== Exercise description ==
Continue the cocoa market report from where it stops.

== Extract ==
Despite the weakness, the fundamental picture remains fluid. Supply indicators out of Ivory Coast show mixed signals, climate risks persist beneath the surface, and the broader curve continues to restructure as traders reassess the balance between near-term availability and long-term scarcity. Below is the detailed breakdown of today’s market conditions.
Market Overview – New York & London
New York cocoa futures closed the session under continued pressure, with the March 2026 contract settling at $5,436, barely stabilising after last week’s steep losses. The market traded within a narrow band between $5,290 and $5,550, with price action sluggish and dominated by algorithmic selling. The slow stochastic oscillator has flattened in deeply oversold territory, and prices are hugging the lower Bollinger Band near $5,439, hinting that momentum has softened — but not reversed.
In London, the March 2026 contract finished at £4,084, echoing New York’s direction but with slightly less intensity. The US policy announcement has disproportionately hurt the dollar-denominated contract, widening the recent divergence in performance. London is effectively absorbing secondary effects from New York rather than reflecting local fundamentals.
Volume was modest compared with the volatility of recent sessions. ICE-US cocoa traded 45,298 lots, down from Friday’s heavy 55,524. London was lighter at 24,976 lots, following last week’s 48,988 surge. Despite lower turnover, open interest in both markets remains historically elevated, consistent with aggressive trend-following engagement and continued buildup in managed-money short exposure.

== Entries provided ==
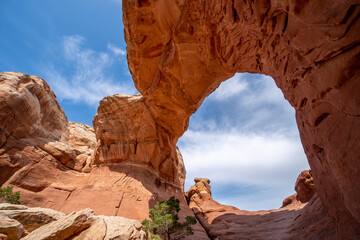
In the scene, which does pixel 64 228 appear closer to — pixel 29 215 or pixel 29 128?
pixel 29 215

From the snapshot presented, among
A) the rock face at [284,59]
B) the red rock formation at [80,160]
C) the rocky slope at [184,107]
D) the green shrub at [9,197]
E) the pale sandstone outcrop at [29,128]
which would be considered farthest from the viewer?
the pale sandstone outcrop at [29,128]

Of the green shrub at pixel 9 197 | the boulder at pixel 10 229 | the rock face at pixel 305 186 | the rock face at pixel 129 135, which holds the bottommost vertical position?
the boulder at pixel 10 229

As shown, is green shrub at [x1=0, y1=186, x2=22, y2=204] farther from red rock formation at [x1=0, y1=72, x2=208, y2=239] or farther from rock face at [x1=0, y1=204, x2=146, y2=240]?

== Response below ==
Exchange Stocks
Certified inventories continue to provide the market with a sense of near-term comfort.
US stocks stand at 1,759,756 tonnes, while UK exchange inventories increased slightly to 533,594 tonnes.
The steady, ample stock levels reinforce the prevailing narrative of a market that is no longer concerned about immediate tightness. Delivered stocks are stable, port arrivals remain healthy, and the new crop continues to trickle in at a pace aligned with seasonal expectations. These dynamics limit the market’s ability to respond to short-term weather rallies and keep the broader structure weighted to the downside.

Futures Curve & Spread Behaviour
The cocoa futures curve continues its pronounced flattening, a structural shift that began in September and has accelerated following the US tariff announcement. After nearly two years of extreme backwardation driven by chronic supply deficits, the nearest maturities are now only marginally above — and in some cases already below — the outer contracts.
This change in curvature is significant. It signals that traders are beginning to price a gradual rebalancing of global supply, alongside confidence that the 2025/26 season will see at least a partial recovery in inventories. While the curve remains inverted, the steep panic-premium that defined 2024–2025 has faded.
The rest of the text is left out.